▶ [Exercise goal]:
Print every line of the listing exactly, please.

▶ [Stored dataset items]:

»»

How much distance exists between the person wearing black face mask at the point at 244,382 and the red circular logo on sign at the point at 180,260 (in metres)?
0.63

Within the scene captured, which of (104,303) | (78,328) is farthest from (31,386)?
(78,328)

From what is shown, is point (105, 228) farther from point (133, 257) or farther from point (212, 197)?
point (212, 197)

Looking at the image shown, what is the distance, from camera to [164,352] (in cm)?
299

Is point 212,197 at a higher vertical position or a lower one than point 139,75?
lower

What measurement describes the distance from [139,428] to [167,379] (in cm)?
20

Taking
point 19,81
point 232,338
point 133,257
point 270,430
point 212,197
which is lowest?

««

▶ [Reply to the task]:
How much distance exists between the person wearing black face mask at the point at 244,382 and the red circular logo on sign at the point at 180,260 (in metres)?
0.63

Within the scene captured, which of (104,303) | (78,328) is farthest from (31,386)?
(78,328)

From what is shown, is point (105, 228) farther from point (133, 257) or farther from point (212, 197)?
point (212, 197)

Looking at the image shown, what is the distance, from camera to [164,352] (in cm)?
299

Is point 212,197 at a higher vertical position or a lower one than point 139,75?
lower

What measurement describes the distance from [139,428] to [167,379] (in cm)?
20

Taking
point 19,81
point 232,338
point 133,257
point 270,430
point 212,197
which is lowest?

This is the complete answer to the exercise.